By this time I was quite seriously beginning to wonder what the hell was going on here; are we all to be arrested? I cannot be arrested, not now. If ever a policeman should get hold of me he would want identity papers, passports and electricity bills and probably run me through Interpol and then what? No I must steer well clear of the long arm of the law. put my head in the sand if absolutely necessary. But instead I just sat there trembling, hoping that all this would just go away. Then Maurin pulled out his thick, black-nailed, earth-stained finger and softly patted my twitching lips.

"Rodney! Wake up! Are you expecting certified mail from a forensics lab?.....Just kidding, but there is a man that wants a word with you, something about Opewation Yew-twee."

"Rodney whatever is the matter?" Gasped Steve.

"The matter is that I have grasped at last that there is not, has not been and never would be no policemen, that you are an underhand, deceptive little pillock and that brief sighting that I made was just my fancy!" (Yet my vision of them had been so clear and distinct. Visions? hallucinations Rodney, Really!)
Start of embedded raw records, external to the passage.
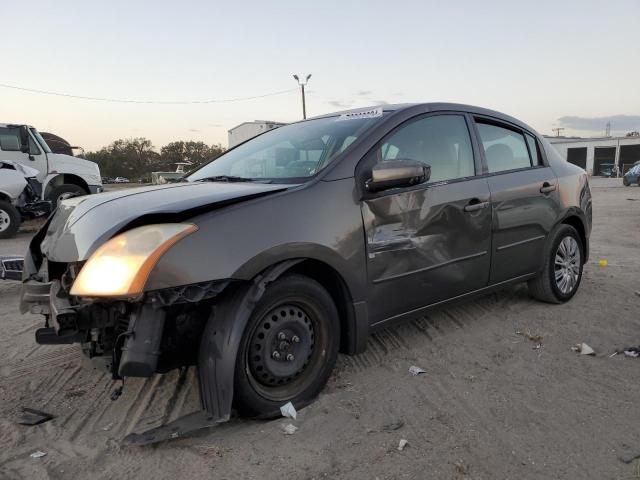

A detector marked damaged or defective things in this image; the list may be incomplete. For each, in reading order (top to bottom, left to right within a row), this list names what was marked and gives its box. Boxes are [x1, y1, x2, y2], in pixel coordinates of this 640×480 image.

dented driver door [360, 111, 490, 326]
broken plastic piece [18, 406, 54, 426]
broken plastic piece [280, 402, 298, 420]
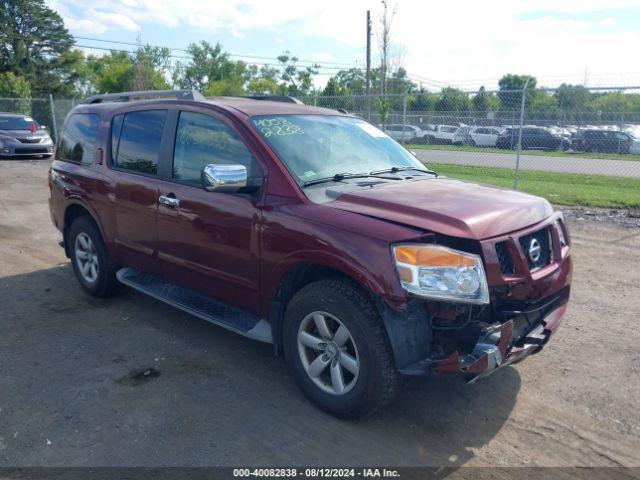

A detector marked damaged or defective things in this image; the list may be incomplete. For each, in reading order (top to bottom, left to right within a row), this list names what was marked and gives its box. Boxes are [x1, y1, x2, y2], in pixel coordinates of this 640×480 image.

damaged front bumper [398, 296, 568, 382]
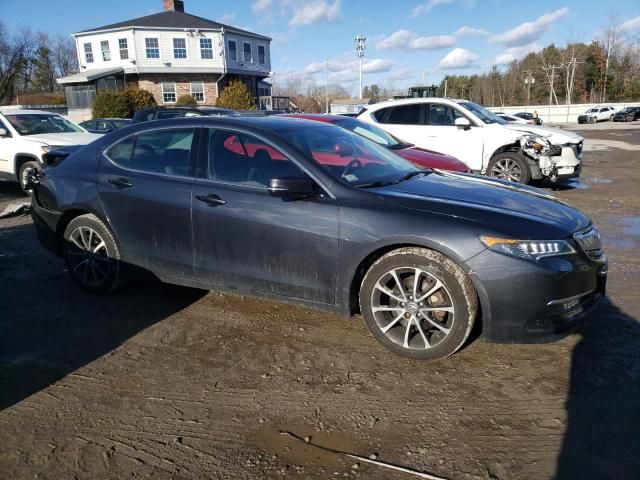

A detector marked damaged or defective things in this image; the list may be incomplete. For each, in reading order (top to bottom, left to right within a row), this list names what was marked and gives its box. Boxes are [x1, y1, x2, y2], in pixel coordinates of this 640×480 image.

damaged white car [358, 98, 584, 185]
crumpled front end [520, 135, 584, 182]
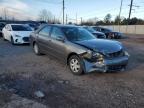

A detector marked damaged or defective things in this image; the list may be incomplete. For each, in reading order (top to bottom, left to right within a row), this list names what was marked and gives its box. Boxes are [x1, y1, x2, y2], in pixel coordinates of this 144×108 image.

damaged front bumper [84, 55, 129, 73]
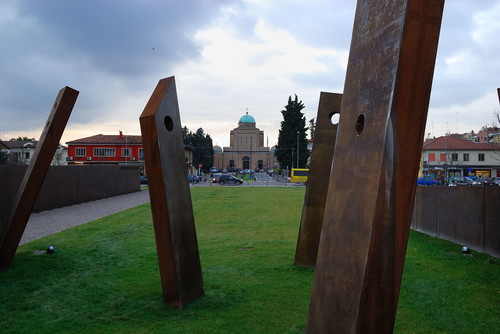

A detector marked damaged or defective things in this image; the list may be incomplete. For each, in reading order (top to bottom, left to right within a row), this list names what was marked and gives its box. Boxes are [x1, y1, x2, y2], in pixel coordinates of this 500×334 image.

rusted steel slab [0, 87, 78, 272]
rusty metal surface [0, 87, 78, 272]
rusted steel slab [139, 77, 203, 306]
rusty metal surface [139, 77, 203, 306]
rusted steel slab [294, 92, 342, 268]
rusty metal surface [294, 92, 342, 268]
rusted steel slab [306, 1, 444, 332]
rusty metal surface [306, 1, 444, 332]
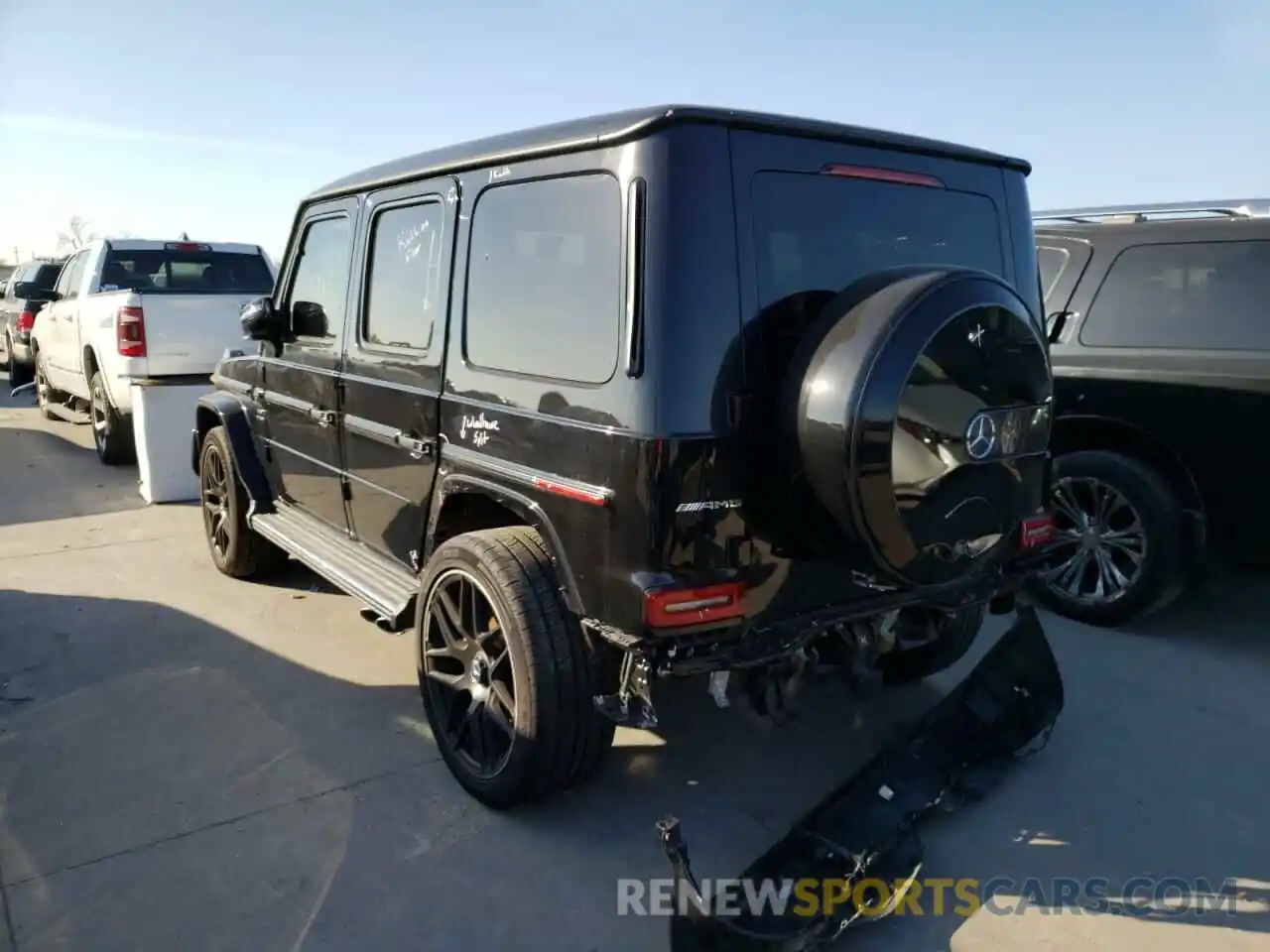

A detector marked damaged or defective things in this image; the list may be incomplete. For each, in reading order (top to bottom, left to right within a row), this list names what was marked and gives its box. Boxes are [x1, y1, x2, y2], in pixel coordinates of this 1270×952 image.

damaged rear bumper [659, 607, 1064, 948]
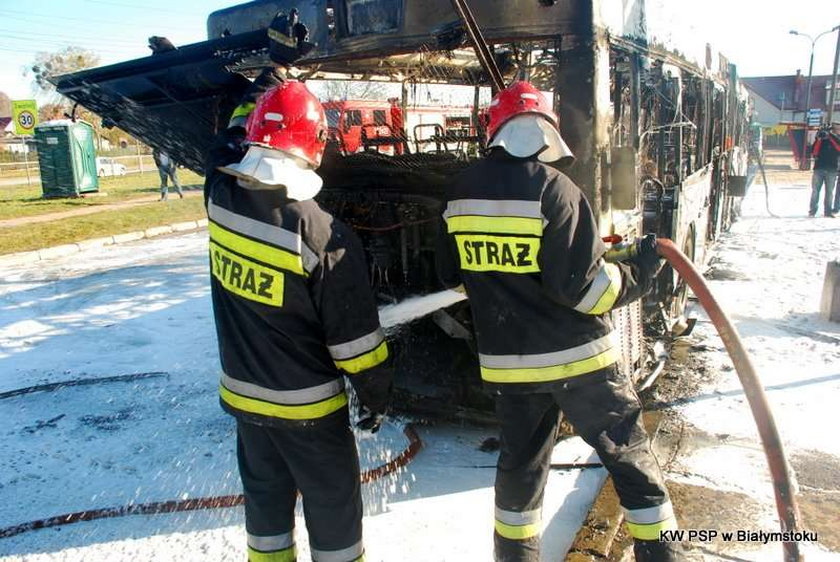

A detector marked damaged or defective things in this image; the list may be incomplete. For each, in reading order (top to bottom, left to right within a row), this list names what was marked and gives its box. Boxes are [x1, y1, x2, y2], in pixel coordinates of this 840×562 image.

burnt bus [55, 0, 752, 412]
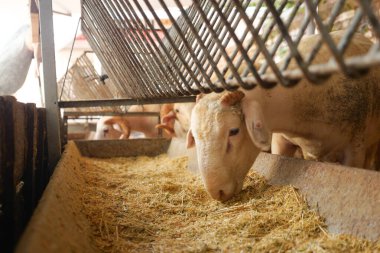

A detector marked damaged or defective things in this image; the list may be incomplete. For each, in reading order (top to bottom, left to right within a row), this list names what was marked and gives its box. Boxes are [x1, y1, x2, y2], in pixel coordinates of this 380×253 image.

rusty metal [78, 0, 380, 99]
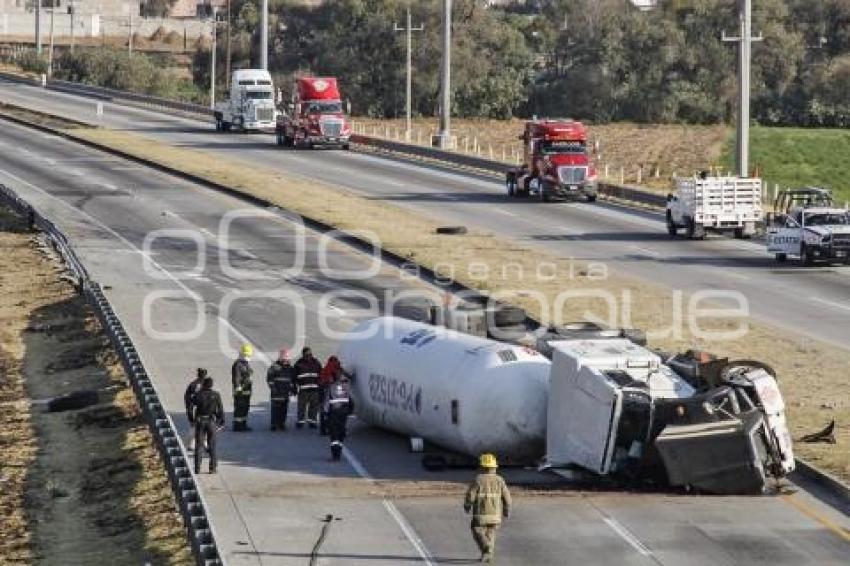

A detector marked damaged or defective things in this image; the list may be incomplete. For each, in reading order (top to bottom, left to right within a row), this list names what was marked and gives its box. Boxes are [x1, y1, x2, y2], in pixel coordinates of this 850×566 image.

overturned tanker truck [340, 320, 796, 496]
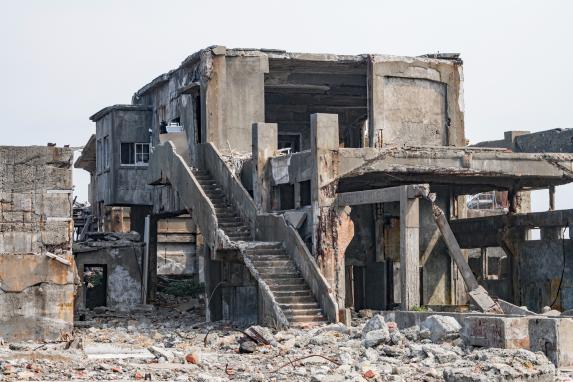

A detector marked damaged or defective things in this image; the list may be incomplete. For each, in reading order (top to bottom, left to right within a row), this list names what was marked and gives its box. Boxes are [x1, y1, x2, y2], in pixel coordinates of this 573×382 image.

broken window [120, 143, 150, 165]
rusty stained wall [0, 145, 76, 340]
broken concrete chunk [420, 316, 460, 344]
"My friends!" ejaculated fat Vincent, "as you know, I am familiar with this bastard Gendarme man," and added, provokingly that he would like to give him a great punch that would leave his fist sunk in his skull, but the fact of the matter is, he informed us with great mirth, hog hunting is now allowed all year round. Positively encouraged in fact, the beast is black and a menace to the farming folk."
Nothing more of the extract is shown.